Available data:
########

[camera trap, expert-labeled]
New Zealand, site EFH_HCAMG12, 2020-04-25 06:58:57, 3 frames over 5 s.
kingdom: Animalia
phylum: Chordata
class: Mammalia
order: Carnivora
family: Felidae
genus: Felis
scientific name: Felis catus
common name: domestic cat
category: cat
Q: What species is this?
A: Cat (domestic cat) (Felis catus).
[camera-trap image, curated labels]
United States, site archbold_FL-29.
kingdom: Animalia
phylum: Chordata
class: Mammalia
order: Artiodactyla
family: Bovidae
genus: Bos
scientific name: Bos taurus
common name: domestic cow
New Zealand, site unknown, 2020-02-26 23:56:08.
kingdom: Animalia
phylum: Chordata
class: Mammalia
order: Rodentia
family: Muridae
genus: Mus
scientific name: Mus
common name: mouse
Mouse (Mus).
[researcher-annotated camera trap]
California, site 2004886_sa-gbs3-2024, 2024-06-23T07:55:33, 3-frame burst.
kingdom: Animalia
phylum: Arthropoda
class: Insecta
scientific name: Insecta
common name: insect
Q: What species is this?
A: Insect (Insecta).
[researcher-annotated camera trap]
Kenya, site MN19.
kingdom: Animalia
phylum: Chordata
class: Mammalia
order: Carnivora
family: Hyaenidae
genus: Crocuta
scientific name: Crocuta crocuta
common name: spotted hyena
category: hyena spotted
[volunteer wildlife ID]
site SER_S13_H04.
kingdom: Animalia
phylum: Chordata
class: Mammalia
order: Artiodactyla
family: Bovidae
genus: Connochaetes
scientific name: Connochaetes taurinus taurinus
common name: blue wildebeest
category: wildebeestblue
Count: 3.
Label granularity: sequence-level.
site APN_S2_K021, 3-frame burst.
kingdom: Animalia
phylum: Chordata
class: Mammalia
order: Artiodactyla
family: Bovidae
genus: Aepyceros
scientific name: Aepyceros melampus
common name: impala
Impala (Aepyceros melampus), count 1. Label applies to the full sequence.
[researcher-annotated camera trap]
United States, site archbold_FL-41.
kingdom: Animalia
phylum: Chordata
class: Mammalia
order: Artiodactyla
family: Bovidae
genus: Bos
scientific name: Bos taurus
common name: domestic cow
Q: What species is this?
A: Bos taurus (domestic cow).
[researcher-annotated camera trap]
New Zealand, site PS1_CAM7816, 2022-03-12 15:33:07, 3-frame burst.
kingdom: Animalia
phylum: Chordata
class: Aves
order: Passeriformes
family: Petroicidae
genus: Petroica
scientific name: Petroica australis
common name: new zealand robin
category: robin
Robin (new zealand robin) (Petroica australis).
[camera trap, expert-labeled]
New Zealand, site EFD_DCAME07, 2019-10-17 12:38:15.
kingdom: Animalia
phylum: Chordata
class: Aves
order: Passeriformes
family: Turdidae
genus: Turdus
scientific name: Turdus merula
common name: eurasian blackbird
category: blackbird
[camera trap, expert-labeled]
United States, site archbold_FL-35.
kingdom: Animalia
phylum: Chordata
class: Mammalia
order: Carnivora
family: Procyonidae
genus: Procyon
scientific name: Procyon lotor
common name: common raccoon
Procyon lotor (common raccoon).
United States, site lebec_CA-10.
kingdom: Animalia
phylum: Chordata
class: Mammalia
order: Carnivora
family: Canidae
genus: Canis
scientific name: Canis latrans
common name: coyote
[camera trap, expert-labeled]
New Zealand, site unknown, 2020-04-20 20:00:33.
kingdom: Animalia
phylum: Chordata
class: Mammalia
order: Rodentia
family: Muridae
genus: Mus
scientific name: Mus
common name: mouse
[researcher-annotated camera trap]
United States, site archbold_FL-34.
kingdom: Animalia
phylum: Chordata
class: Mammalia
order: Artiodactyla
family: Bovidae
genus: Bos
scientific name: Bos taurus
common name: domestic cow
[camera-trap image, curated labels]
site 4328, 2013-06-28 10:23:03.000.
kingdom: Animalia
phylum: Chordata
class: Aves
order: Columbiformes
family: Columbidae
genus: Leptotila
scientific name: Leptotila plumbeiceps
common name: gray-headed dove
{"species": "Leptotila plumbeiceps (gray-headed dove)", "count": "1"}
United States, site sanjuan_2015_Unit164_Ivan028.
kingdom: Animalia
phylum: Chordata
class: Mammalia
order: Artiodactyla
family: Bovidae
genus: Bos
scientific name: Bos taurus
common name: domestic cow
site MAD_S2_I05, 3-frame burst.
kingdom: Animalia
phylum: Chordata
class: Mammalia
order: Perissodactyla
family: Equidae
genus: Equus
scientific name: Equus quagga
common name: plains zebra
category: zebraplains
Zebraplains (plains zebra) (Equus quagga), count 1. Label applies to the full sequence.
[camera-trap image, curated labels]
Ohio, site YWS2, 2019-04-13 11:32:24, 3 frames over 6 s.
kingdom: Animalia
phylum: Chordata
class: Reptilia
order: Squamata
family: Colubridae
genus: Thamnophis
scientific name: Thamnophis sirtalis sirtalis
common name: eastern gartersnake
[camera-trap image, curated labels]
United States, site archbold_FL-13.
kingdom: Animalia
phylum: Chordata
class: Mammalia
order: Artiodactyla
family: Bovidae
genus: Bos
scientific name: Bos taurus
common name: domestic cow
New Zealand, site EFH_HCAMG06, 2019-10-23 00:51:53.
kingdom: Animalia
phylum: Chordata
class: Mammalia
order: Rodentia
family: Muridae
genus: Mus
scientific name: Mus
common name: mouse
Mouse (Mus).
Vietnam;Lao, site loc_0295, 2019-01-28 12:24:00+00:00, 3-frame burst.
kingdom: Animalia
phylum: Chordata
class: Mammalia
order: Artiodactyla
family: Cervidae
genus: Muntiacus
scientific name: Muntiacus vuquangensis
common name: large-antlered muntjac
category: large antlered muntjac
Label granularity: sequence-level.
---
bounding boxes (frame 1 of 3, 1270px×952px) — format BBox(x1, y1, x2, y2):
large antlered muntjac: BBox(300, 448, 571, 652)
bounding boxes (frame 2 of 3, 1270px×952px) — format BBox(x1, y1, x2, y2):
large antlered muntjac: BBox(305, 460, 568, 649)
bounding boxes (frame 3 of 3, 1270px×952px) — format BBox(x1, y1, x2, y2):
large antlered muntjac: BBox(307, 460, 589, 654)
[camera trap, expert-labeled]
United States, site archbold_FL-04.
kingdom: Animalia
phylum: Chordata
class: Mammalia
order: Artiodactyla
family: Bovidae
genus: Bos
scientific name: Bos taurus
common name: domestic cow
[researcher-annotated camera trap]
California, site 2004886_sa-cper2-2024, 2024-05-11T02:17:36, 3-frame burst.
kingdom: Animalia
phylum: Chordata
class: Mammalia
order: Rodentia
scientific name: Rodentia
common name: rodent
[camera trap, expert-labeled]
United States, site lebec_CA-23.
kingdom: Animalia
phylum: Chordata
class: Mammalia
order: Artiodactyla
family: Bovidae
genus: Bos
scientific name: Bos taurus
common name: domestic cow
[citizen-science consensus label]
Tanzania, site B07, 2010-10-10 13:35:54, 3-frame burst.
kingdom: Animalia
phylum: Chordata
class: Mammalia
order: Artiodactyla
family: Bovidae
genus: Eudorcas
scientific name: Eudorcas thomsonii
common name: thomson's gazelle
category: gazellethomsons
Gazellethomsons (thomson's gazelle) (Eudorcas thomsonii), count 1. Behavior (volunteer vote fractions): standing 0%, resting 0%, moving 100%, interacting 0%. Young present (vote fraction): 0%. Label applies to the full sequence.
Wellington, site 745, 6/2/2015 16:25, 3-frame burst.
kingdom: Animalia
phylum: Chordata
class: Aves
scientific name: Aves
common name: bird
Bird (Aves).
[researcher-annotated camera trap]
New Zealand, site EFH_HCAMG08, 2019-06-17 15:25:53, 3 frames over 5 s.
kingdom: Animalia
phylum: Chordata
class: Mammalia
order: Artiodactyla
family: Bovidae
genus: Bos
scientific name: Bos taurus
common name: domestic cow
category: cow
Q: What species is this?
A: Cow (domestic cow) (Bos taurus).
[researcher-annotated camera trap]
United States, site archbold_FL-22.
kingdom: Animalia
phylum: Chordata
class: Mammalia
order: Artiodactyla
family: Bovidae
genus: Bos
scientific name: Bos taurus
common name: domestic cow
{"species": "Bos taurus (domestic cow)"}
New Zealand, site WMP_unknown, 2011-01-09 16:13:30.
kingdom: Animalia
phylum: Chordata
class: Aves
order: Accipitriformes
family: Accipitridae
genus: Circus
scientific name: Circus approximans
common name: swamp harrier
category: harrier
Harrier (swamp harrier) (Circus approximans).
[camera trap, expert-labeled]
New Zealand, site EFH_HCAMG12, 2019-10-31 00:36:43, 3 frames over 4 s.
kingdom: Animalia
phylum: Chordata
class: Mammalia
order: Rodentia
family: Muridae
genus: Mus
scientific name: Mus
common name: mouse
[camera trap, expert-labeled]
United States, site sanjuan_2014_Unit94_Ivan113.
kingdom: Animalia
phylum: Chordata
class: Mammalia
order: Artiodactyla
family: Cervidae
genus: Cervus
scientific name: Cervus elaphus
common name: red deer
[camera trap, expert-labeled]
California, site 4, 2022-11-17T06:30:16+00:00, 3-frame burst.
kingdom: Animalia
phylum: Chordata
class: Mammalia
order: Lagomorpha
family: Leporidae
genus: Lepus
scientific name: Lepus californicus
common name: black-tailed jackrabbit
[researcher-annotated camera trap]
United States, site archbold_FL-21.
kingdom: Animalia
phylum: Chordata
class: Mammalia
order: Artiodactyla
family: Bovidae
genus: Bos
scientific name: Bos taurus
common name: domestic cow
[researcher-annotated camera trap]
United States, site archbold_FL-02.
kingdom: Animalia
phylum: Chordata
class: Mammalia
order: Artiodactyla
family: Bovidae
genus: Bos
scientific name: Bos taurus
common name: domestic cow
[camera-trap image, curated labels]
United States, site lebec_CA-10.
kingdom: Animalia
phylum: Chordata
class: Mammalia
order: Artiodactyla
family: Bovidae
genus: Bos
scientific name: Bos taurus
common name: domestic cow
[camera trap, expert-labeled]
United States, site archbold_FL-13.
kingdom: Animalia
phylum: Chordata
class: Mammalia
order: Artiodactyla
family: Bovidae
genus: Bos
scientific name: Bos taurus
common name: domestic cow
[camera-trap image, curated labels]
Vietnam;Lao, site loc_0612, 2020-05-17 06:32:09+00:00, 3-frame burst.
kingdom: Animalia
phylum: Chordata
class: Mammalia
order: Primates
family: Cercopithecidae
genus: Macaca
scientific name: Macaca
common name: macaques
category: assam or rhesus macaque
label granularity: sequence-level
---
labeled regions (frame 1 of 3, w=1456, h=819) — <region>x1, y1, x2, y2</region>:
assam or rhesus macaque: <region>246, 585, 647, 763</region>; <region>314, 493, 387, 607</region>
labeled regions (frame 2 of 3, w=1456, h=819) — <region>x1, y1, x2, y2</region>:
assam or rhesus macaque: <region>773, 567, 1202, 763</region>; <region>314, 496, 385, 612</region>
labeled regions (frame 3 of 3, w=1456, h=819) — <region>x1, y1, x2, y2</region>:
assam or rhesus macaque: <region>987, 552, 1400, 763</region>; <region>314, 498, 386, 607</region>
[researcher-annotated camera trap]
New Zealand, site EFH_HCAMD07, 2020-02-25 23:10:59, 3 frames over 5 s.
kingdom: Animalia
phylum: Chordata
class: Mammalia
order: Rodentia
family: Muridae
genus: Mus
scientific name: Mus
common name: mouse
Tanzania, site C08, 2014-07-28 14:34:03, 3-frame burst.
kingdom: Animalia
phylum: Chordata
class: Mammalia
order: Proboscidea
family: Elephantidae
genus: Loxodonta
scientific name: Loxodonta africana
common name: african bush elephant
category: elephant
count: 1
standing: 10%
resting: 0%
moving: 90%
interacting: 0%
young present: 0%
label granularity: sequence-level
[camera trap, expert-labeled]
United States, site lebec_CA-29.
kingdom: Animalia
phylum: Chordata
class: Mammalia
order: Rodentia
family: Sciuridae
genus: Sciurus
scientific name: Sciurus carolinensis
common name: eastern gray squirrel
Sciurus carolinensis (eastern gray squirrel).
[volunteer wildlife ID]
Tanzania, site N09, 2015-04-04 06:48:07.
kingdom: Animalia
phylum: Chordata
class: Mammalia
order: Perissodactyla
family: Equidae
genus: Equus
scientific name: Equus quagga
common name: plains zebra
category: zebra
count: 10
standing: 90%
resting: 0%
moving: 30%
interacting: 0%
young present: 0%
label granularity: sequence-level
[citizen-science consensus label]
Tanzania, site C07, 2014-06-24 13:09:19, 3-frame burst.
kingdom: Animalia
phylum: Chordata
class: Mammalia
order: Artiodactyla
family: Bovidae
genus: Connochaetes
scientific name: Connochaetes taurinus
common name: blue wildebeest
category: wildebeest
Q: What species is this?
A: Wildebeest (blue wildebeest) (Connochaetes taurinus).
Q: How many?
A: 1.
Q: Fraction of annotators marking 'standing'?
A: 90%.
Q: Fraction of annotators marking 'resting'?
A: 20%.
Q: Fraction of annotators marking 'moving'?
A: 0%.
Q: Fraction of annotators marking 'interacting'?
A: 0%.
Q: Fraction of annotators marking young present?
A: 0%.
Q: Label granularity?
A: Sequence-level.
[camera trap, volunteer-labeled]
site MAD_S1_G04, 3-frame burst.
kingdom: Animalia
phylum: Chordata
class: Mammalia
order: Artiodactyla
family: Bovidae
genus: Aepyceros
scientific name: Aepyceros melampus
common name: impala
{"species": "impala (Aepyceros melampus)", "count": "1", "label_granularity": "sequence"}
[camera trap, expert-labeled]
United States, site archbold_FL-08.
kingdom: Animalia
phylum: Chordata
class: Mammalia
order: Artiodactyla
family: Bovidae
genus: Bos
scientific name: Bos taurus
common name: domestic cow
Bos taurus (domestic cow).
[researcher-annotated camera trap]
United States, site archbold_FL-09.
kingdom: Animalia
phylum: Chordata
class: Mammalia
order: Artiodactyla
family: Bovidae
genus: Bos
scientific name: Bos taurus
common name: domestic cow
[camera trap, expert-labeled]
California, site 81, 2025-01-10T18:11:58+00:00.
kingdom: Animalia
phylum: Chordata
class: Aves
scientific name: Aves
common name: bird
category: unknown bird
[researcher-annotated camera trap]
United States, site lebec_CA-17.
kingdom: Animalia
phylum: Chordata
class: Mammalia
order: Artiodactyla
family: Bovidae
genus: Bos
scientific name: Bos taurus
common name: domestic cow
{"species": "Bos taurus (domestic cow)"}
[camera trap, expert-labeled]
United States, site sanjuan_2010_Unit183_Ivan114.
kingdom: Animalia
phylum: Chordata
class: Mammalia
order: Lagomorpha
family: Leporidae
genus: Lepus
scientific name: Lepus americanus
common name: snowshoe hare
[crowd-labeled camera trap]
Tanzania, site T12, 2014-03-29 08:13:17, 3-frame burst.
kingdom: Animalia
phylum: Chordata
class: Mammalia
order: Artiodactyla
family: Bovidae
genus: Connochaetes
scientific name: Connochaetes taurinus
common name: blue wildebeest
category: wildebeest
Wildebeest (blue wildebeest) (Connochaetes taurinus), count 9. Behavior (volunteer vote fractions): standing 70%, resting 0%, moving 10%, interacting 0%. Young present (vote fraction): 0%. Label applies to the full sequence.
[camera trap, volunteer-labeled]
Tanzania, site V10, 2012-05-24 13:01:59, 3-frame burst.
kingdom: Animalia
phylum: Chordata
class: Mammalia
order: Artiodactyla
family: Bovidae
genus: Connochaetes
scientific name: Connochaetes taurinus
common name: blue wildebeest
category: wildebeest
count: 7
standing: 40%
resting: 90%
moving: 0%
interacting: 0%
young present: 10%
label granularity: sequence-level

########

Exercise requirements:
Report, as a bare number, how many lines above contain the string "Tanzania".

Answer to this task:
6